In bluemix spark I want to use HiveContext
HqlContext = HiveContext(sc)
//some code
df = HqlContext.read.parquet("swift://notebook.spark/file.parquet")
I get following error
Py4JJavaError: An error occurred while calling o45.parquet. : java.lang.RuntimeException: java.lang.RuntimeException: Unable to instantiate org.apache.hadoop.hive.metastore.HiveMetaStoreClient
The HiveContext is not included by default in the Bluemix Spark offering.
To include it in your notebook, you should be able to use %AddJar to load it from a publicly accessible server, e.g.:
%AddJar http://my.server.com/jars/spark-hive_2.10-1.5.2.jar
You can also point this at Maven's repository link:
%AddJar http://repo1.maven.org/maven2/org/apache/spark/spark-hive_2.10/1.5.2/spark-hive_2.10-1.5.2.jar
val hiveContext = new org.apache.spark.sql.hive.HiveContext(sc)
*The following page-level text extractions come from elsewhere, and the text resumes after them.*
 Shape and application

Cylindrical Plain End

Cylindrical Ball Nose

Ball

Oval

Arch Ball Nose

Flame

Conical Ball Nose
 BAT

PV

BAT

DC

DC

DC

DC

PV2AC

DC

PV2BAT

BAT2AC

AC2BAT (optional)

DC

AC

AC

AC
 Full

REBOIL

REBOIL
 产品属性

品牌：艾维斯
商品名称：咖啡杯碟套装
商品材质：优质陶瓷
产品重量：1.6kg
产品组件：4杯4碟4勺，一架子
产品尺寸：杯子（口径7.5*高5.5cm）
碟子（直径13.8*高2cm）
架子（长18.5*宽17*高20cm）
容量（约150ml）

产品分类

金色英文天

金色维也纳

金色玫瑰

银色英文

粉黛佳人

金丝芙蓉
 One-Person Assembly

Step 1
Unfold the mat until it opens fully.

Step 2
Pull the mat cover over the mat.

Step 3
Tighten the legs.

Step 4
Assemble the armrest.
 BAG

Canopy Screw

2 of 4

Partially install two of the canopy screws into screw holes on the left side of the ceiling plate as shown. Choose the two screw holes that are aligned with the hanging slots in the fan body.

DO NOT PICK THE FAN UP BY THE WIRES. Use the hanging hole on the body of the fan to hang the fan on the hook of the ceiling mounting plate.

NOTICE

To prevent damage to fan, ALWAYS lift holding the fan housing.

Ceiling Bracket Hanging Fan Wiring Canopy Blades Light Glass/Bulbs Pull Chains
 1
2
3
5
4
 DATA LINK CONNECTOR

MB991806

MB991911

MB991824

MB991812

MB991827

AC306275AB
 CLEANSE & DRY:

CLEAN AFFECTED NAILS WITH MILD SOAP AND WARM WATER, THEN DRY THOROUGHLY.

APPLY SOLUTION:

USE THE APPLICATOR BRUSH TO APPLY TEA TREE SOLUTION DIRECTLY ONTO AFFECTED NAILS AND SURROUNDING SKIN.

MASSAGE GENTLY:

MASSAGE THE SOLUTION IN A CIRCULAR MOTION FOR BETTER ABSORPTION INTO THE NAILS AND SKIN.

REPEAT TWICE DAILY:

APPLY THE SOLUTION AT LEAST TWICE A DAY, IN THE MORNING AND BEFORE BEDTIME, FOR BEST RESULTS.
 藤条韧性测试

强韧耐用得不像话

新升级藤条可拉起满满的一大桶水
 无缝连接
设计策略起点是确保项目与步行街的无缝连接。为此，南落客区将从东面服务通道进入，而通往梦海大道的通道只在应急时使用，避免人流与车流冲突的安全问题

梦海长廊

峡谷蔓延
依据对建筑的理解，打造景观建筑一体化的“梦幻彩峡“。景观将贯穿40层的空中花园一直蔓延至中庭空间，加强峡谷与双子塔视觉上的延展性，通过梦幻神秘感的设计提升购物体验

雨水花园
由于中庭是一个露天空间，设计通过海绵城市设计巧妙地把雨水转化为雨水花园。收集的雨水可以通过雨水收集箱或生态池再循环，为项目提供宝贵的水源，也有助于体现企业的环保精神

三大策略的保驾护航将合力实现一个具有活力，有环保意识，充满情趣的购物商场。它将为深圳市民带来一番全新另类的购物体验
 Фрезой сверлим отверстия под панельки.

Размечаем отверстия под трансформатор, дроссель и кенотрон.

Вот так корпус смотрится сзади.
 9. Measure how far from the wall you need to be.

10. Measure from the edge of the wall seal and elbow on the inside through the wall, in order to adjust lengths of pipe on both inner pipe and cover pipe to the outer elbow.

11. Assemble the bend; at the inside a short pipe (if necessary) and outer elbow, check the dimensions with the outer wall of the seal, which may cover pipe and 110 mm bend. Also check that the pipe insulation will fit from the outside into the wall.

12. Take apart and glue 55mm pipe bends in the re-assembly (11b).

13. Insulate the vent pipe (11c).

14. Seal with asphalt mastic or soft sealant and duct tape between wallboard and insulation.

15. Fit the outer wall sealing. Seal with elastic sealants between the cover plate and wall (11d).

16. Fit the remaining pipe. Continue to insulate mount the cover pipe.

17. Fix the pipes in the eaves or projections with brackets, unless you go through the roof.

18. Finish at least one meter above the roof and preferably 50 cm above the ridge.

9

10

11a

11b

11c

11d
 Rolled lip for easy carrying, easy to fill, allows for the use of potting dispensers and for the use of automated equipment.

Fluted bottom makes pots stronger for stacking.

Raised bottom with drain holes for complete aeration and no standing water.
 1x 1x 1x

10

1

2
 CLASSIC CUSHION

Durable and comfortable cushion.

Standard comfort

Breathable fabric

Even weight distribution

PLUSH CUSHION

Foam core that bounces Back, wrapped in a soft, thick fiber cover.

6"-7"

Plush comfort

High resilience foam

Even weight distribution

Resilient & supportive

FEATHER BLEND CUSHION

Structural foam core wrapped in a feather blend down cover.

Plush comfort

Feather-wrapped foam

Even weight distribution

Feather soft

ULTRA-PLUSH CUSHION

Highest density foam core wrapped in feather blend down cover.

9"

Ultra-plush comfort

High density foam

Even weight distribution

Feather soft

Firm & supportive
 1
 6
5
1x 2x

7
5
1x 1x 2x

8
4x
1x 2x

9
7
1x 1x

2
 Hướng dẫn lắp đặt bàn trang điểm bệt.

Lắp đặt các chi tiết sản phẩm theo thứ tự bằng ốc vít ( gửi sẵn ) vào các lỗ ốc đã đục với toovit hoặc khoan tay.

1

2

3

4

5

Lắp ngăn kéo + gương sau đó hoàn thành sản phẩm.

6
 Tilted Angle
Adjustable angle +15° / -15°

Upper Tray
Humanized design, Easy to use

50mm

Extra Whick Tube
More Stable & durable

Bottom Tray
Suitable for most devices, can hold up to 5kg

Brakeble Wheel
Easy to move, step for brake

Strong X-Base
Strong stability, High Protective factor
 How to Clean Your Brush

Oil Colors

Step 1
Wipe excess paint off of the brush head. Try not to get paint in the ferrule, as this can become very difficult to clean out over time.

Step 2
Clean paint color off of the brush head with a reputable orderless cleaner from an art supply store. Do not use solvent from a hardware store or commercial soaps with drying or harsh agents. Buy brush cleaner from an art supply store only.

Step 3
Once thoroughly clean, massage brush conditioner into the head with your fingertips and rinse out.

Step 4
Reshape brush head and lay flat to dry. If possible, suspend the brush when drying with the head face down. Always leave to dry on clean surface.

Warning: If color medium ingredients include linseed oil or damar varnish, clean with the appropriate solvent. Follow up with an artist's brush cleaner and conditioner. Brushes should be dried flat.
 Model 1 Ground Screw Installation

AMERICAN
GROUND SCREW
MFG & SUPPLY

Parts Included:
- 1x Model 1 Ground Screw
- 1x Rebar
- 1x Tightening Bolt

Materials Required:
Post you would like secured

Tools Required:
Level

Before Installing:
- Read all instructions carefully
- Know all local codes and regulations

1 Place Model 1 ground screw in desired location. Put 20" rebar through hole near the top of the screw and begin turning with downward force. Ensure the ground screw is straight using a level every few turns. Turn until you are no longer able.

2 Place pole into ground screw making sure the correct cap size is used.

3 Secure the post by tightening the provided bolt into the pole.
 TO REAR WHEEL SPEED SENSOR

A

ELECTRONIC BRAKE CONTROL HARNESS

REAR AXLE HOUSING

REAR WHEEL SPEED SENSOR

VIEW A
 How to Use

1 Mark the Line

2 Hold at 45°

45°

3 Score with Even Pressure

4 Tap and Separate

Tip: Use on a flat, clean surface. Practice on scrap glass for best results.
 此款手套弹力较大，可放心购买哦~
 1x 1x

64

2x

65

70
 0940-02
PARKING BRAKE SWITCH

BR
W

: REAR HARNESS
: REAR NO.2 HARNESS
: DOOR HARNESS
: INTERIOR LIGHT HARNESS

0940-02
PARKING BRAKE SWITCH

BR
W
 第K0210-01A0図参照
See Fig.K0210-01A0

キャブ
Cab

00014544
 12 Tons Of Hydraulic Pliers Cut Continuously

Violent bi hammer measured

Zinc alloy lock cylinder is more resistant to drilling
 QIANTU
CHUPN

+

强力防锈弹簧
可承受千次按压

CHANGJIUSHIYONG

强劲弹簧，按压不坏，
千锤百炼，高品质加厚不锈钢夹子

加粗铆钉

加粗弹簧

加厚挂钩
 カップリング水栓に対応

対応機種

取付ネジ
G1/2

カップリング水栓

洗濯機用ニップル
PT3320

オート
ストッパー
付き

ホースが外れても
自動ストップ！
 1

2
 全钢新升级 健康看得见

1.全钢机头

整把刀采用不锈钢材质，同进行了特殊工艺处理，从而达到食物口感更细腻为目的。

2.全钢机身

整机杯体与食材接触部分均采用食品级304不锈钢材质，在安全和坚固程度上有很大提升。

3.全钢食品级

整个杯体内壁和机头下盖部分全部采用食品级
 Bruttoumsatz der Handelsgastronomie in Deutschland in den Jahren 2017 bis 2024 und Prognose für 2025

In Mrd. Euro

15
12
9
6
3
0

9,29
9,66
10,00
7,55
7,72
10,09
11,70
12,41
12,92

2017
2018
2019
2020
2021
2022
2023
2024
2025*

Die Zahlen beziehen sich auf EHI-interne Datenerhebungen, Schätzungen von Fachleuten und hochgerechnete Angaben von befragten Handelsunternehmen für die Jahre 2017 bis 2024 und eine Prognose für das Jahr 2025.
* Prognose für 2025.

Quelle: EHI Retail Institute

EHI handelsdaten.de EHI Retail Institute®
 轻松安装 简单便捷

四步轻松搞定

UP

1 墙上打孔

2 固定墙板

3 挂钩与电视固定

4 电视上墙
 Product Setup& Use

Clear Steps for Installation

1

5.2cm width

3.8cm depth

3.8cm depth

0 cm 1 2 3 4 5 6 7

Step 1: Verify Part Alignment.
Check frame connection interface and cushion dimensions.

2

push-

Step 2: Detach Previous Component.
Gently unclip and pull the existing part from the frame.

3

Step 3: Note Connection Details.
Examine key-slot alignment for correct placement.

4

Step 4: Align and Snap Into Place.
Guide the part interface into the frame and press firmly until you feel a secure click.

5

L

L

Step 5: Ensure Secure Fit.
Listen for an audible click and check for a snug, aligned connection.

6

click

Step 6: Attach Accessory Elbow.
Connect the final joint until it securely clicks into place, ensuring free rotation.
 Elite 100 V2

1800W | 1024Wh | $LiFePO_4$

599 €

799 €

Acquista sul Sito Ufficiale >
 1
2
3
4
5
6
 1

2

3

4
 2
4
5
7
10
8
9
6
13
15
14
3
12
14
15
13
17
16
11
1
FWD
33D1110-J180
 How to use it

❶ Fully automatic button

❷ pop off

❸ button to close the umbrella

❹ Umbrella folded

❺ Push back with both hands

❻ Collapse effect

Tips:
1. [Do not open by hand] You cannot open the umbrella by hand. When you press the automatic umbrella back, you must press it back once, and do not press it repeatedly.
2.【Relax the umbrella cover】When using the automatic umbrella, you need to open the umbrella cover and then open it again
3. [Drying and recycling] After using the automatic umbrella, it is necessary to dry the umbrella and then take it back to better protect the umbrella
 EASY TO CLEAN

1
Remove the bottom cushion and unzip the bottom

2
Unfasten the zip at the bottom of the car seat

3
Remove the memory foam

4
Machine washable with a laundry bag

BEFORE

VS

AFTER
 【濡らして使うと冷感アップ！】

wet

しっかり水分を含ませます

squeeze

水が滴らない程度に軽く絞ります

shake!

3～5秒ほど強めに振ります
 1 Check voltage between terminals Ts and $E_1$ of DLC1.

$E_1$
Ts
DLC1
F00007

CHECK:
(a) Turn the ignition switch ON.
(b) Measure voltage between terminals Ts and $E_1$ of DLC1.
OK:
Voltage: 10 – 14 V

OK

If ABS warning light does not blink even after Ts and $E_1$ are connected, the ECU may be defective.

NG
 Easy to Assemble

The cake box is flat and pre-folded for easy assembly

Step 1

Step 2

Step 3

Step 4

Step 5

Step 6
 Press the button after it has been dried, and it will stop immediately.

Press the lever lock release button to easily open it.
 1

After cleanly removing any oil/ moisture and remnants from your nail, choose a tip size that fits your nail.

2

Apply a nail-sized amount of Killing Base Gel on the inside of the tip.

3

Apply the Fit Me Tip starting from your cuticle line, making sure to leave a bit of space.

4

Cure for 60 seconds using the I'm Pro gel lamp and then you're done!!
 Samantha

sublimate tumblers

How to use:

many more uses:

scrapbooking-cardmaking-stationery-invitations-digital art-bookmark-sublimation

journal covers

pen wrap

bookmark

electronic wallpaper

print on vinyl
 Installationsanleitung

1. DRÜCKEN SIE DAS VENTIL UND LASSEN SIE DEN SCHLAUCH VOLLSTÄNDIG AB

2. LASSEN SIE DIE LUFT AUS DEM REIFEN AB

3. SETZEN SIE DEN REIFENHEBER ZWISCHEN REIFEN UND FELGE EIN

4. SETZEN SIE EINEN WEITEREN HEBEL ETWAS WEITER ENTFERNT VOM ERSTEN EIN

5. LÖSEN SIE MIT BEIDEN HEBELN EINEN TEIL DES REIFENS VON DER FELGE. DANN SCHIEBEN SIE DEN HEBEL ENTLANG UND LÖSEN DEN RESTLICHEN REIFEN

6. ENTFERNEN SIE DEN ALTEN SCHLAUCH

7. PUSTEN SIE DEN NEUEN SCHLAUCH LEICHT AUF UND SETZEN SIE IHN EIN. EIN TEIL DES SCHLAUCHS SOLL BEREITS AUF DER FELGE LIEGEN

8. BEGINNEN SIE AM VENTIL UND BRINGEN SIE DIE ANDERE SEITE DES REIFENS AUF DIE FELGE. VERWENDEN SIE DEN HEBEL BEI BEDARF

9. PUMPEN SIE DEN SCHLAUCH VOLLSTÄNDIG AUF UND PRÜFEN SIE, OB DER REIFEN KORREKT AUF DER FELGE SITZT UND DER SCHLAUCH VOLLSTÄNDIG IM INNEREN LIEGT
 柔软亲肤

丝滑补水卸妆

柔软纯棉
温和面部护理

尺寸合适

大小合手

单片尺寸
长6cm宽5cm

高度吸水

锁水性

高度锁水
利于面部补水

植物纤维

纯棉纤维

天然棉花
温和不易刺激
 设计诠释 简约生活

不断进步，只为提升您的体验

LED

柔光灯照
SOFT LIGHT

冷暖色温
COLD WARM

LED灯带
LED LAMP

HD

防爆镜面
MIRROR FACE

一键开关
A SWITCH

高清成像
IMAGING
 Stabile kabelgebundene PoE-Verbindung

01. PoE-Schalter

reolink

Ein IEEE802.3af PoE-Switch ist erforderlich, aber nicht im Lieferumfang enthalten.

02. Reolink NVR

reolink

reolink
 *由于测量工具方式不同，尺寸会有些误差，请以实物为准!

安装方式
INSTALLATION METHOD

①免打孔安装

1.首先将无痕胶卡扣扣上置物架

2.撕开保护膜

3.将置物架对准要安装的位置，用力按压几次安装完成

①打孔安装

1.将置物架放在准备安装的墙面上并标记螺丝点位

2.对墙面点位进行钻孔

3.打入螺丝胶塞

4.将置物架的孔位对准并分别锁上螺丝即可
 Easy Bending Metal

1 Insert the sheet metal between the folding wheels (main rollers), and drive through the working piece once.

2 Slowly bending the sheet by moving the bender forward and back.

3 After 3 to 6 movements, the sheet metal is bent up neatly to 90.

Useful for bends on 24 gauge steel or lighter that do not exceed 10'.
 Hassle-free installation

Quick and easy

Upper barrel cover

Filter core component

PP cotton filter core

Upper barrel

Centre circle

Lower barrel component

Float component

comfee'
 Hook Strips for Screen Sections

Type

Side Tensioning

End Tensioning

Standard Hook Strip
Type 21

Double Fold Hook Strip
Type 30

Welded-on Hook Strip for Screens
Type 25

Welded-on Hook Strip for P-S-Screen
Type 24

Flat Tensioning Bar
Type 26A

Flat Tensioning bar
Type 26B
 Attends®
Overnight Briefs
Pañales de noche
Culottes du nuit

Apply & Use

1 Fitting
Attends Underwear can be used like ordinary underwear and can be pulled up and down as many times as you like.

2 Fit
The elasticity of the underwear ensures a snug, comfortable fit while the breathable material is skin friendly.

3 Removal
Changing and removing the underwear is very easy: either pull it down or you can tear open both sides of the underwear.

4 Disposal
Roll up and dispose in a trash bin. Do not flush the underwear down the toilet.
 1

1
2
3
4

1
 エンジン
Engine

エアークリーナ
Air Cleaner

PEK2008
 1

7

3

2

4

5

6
This works to enable the Hive Context for me.
Now, it's worth noting that the latest available versions on Maven probably don't line up with the current version of Spark running on Bluemix, so my suggestion is to check the version of Spark on Bluemix by using:
sc.version
Then match the version of this JAR to that version of Spark.